◆ Exercise details ◆
In the entries below, find the line with "Bộ khóa phần" and print exactly every line from there up to and including the line with "いつもそばにお守りを〜 水晶 ポイント 大 〜 ¥3,000の画像", with no other lines.

◆ Data supplied ◆
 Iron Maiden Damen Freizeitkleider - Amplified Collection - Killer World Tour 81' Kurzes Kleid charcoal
---
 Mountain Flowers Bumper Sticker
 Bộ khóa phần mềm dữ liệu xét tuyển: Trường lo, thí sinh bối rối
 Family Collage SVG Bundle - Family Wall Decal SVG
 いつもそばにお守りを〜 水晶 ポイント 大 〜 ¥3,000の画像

◆ Expected answer ◆
 Bộ khóa phần mềm dữ liệu xét tuyển: Trường lo, thí sinh bối rối
 Family Collage SVG Bundle - Family Wall Decal SVG
 いつもそばにお守りを〜 水晶 ポイント 大 〜 ¥3,000の画像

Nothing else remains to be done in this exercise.